If you want to get peoples’ attention, just tell them they are going to save money. Sometimes, however, money-saving advice can have some serious long-term downsides. An article in ShopSmart magazine is a good case in point.
ShopSmart is a publication of the Consumer Reports Foundation. They advise consumers how and where to spend their money, based on testing and comparisons of products. In their April 2013 issue, they claim that household cleaning products can be expensive and offer ways to cut back. Then they do something I found very amateurish. They advocate reducing your costs by concocting your own “home brew” of cleaning products. That’s bad enough but when I saw where they picked up the recipes for the cleaning products, I was stunned. Red flags, sirens and railroad crossing bells started blasting in my head.
In my opinion, this article is misleading because they ignore what these concoctions do to the surface being cleaned. Sure, vinegar/water or ammonia/water will cut grease but what happens to the surface being cleaned? Brillo pads are good cleaners but there is a reason you don’t use them to wash your car; they will destroy the paint. There is a reason most responsible manufacturers of cleaning products don’t add vinegar to their products and are very careful about adding ammonia; they know that they can damage some surfaces being cleaned. This point is totally absent from the DIY fanatics on the internet. Their cavalier attitude reflects their obsession with saving money, even if it has amateurish (and often disastrous) results.
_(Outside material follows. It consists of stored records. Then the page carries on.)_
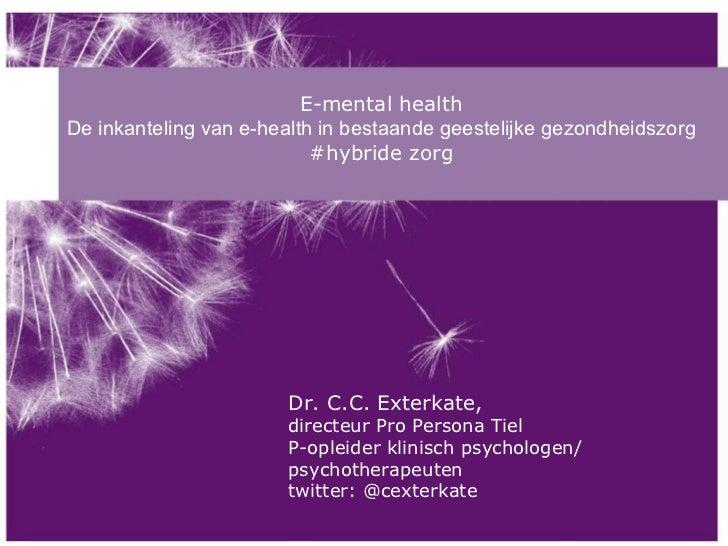 E-mental health De inkanteling van e-health in bestaande geestelijke gezondheidszorg #hybride zorg Dr. C.C. Exterkate,  di...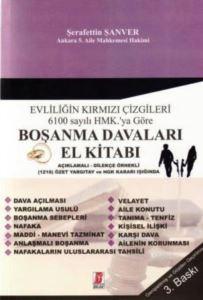 Evliliğin Kırmızı Çizgileri 6100 Sayılı HMK. ' Ya Göre Boşanma Davaları El Kitabı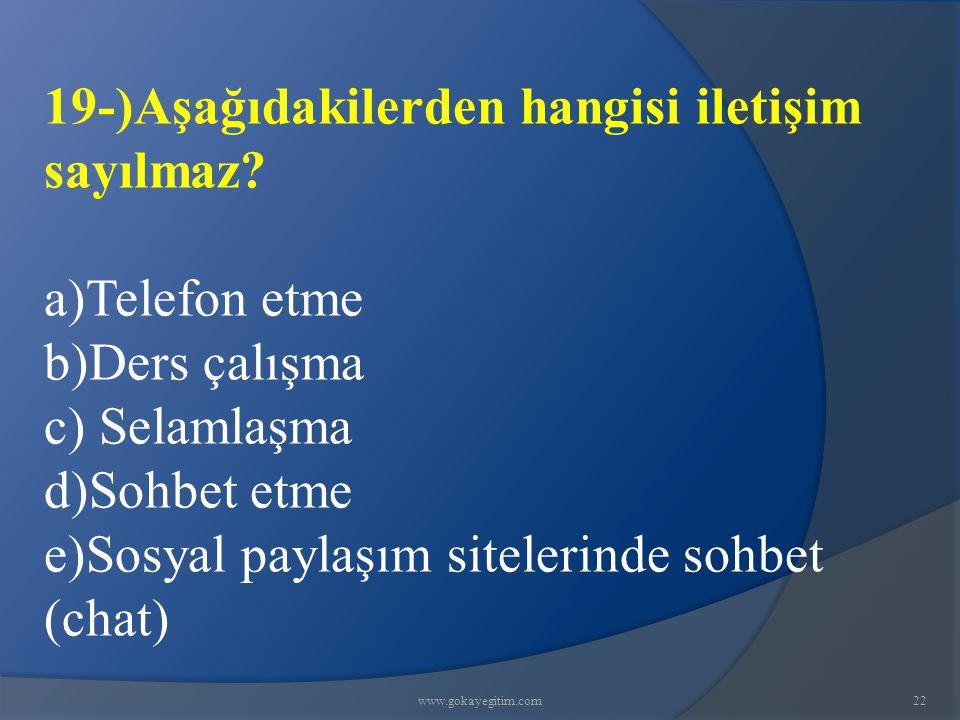 www.gokayegitim.com22 19-)Aşağıdakilerden hangisi iletişim sayılmaz.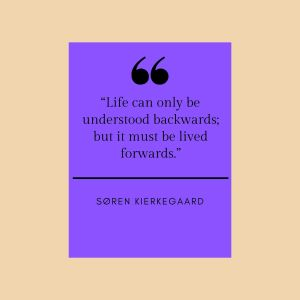 """Quotation: """"Life can only be understood backwards; but it must be loved forwards."""" Soren Kierkegaard"""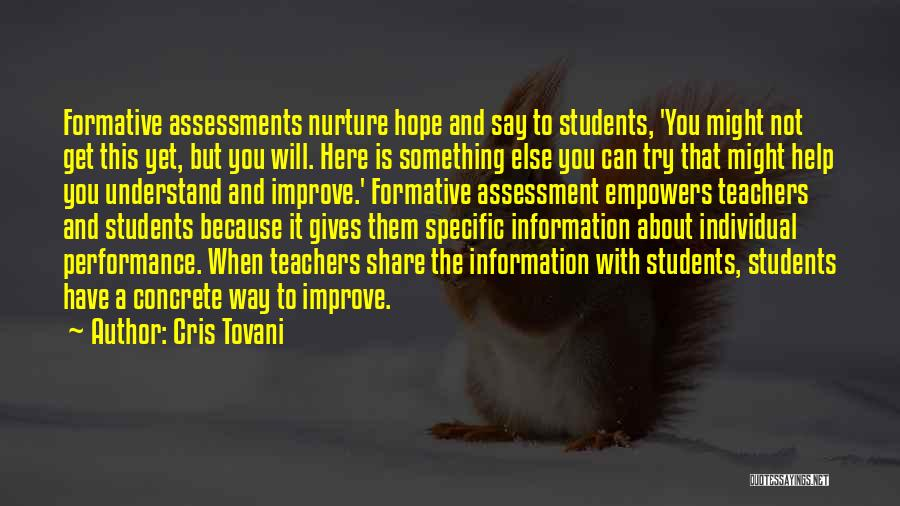 Formative Assessment Quotes By Cris Tovani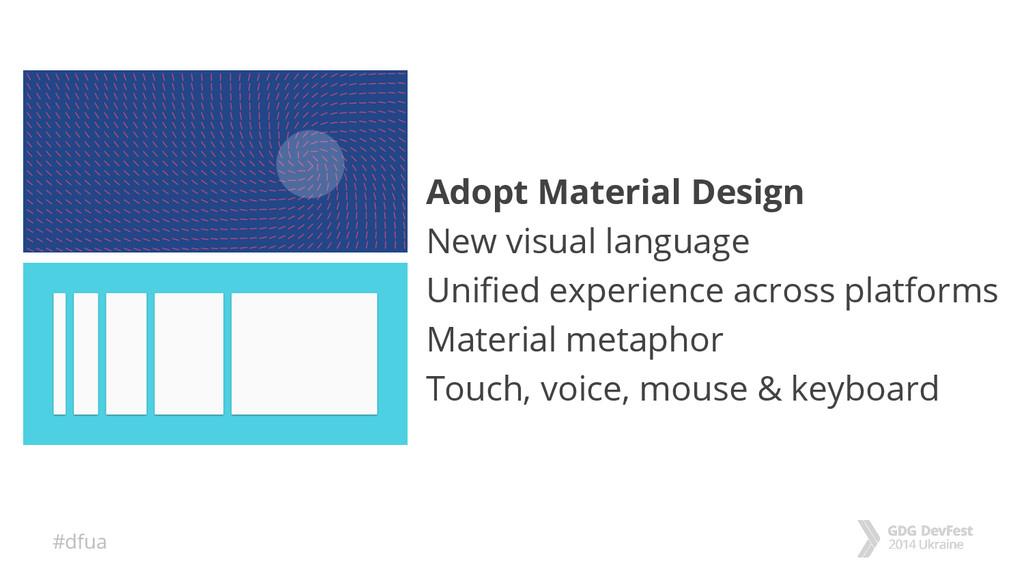 #dfua Adopt Material Design New visual language...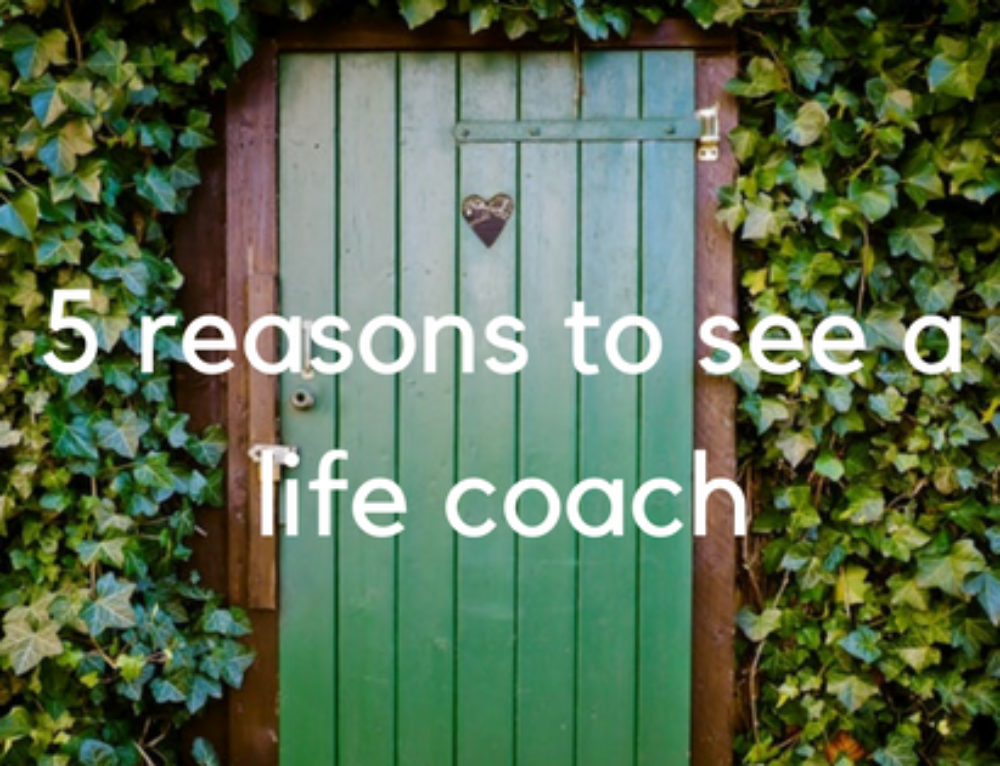 5 Reasons To See A Life Coach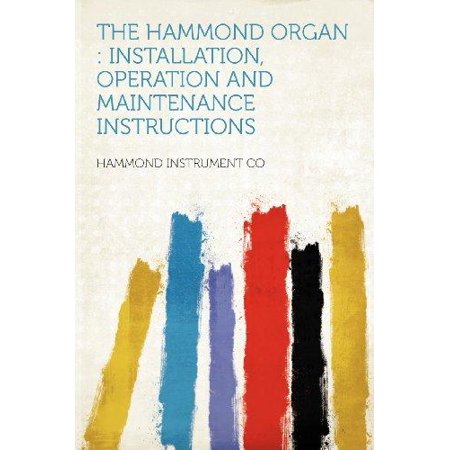 Hammond Organ Music - The Hammond Organ: Installation, Operation and Maintenance Instructions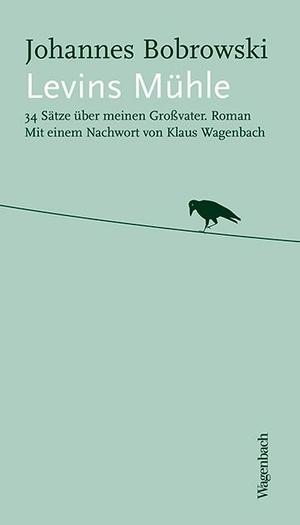Johannes Bobrowski / Klaus Wagenbach. Levins Mühle - 34 Sätze über meinen Großvater. Wagenbach, K, 2015.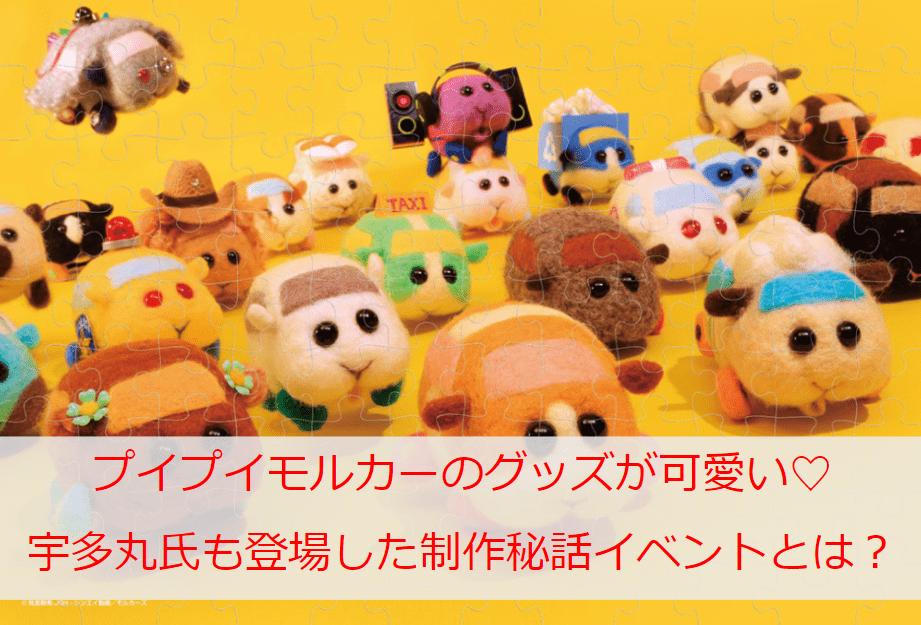 プイプイモルカーのグッズが可愛い♡人気ラッパー「宇多丸」氏も登場した制作秘話イベントとは?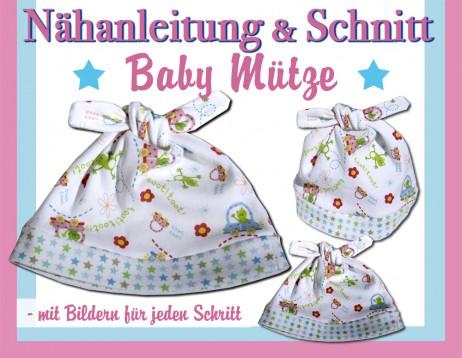 Fix Nähanleitung Baby Mütze mit Schnittmuster - E-Book
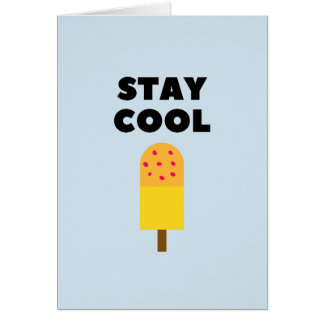 Stay Cool! Card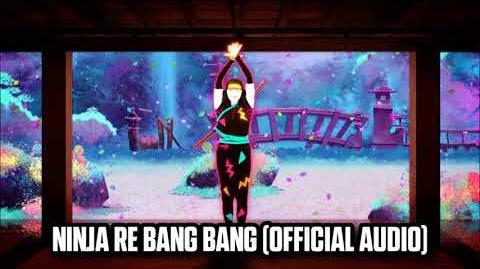 Ninja Re Bang Bang (Official Audio) - Just Dance Music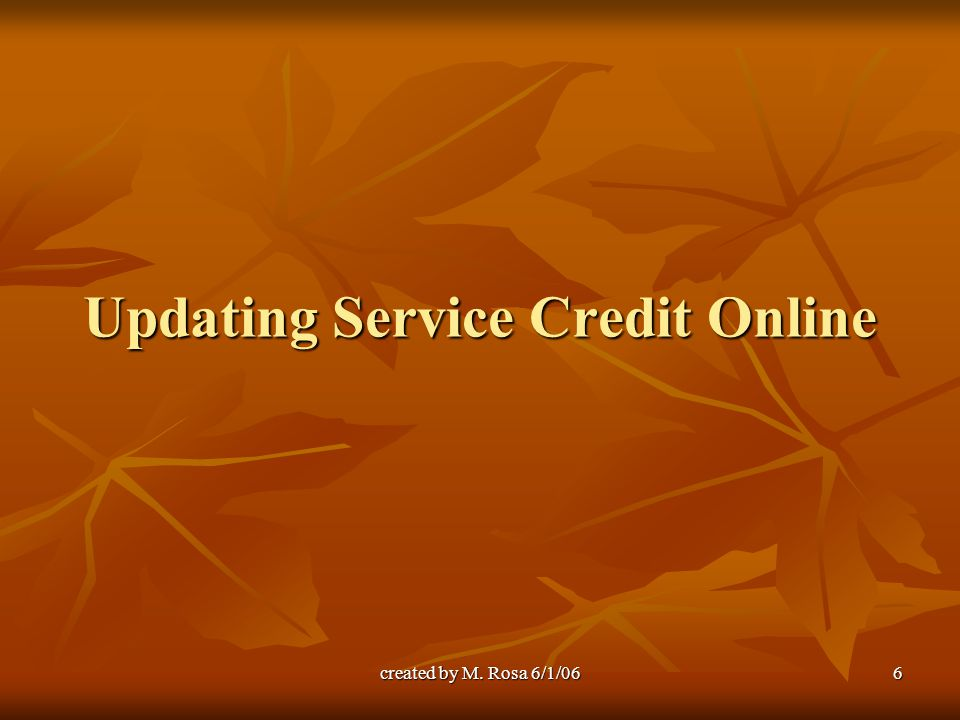 created by M. Rosa 6/1/066 Updating Service Credit Online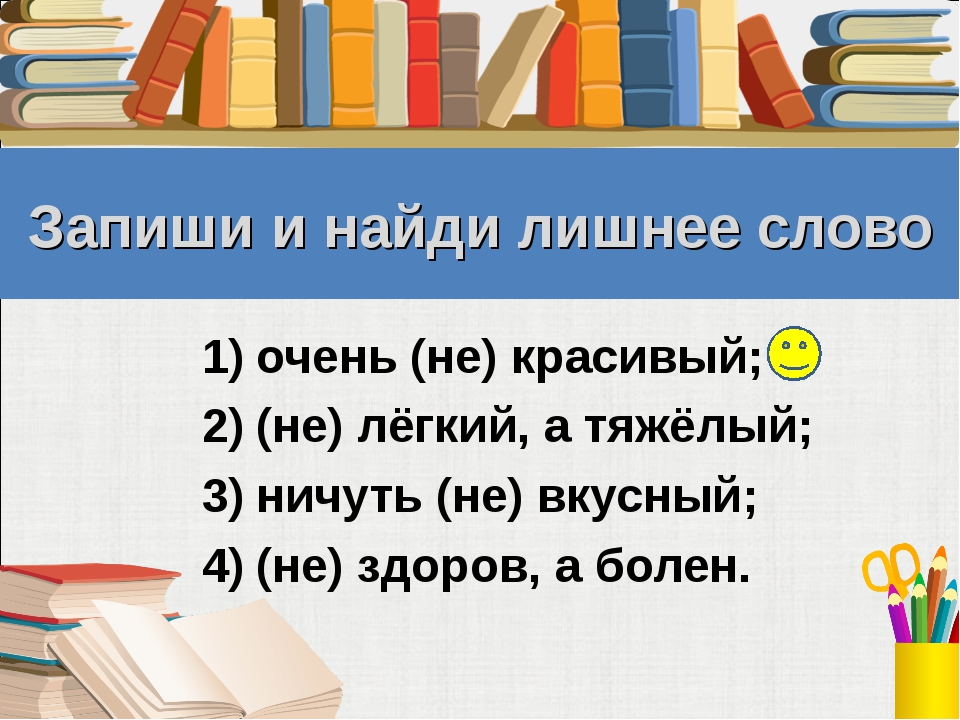 Запиши и найди лишнее слово очень (не) красивый; (не) лёгкий, а тяжёлый; ничу...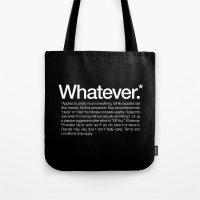 Whatever.* Applies To Pr… Tote Bag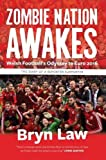 Zombie Nation Awakes: Welsh Football's Odyssey to Euro 2016: The Diary of a Reporter Support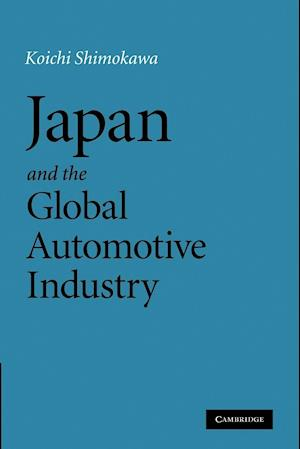 Japan and the Global Automotive Industry. Koichi Shimokawa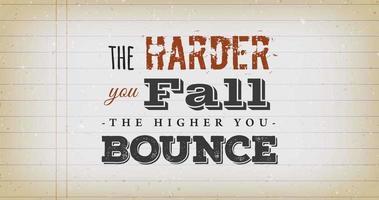 quanto mais forte você cai, mais alto você pula a citação video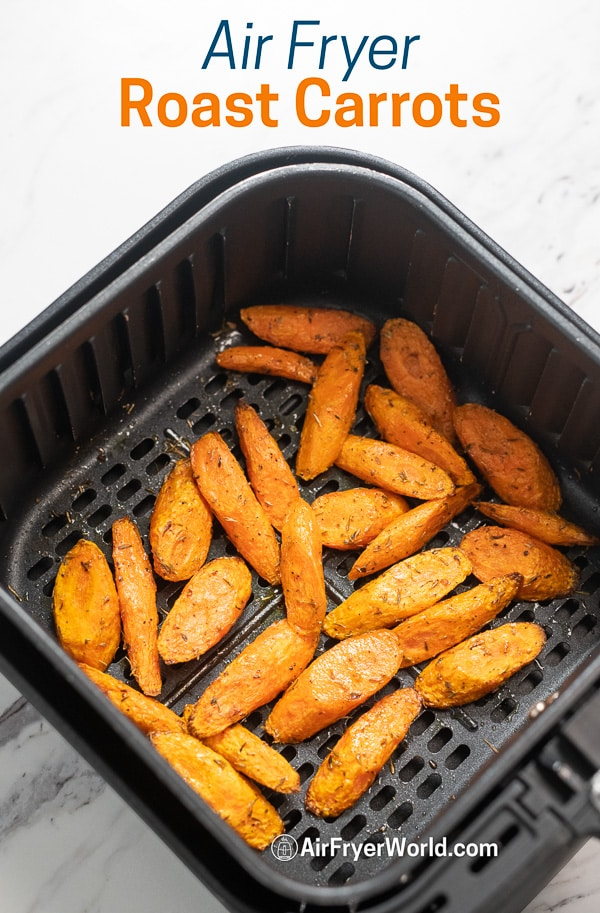 Healthy Air Fried Carrots Recipe in Air Fryer | AirFryerWorld.com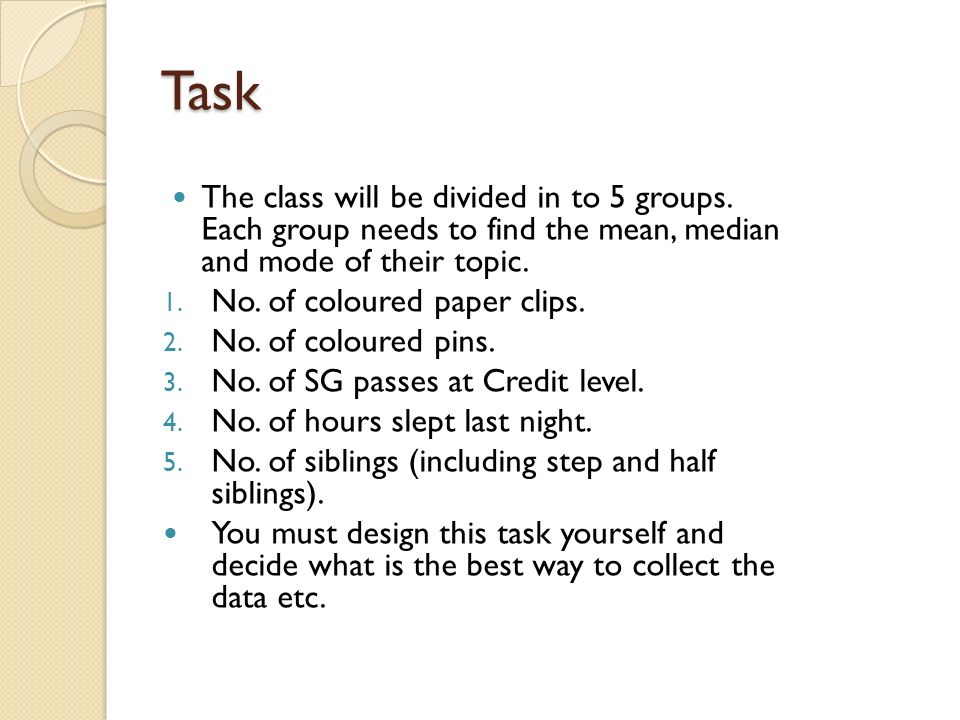 Task The class will be divided in to 5 groups. Each group needs to find the mean, median and mode of their topic.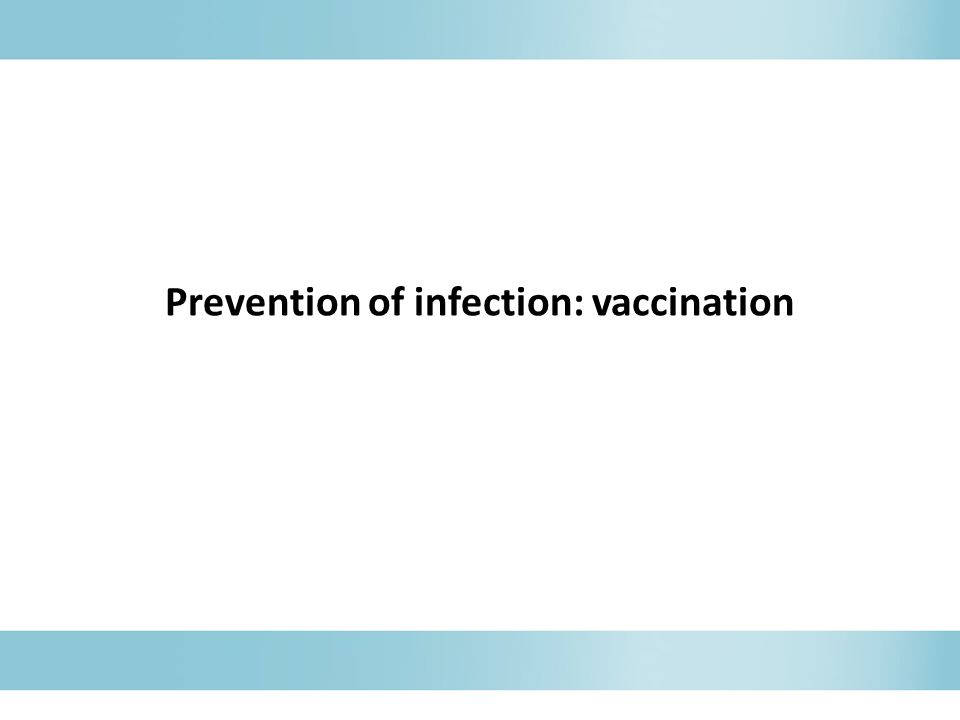 Prevention of infection: vaccination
The most serious damage I am seeing to wood floors these days is from well-intentioned homeowners following this kind of poor advice. When vinegar or ammonia comes in contact with most wood floors, the damage is deep, serious and quick. In the photo, you see the results of vinegar/water combo and it is very costly. That damage is to the wood, not just the finish and can only be removed by a total sand and finish. That homeowner may have saved a few dollars by mixing their own brew but paid more than $1200 in sanding and repair costs. Where is the savings in that formula? Plus, they had to live with a floor that looked like it was a petri dish harboring some fungus.
What makes this conversation even more absurd is the money saving idea of making your own cleaner. I use a wood floor cleaner made by a well-known coatings manufacturer. One gallon (a little more than 20 dollars) will last me a year. That’s less than two dollars per month. The April issue of ShopSmart magazine cost me more than five dollars. If this is what we can expect from ShopSmart, I will see an immediate savings of three dollars per month. Shame on you Consumer Report – we expect better of you.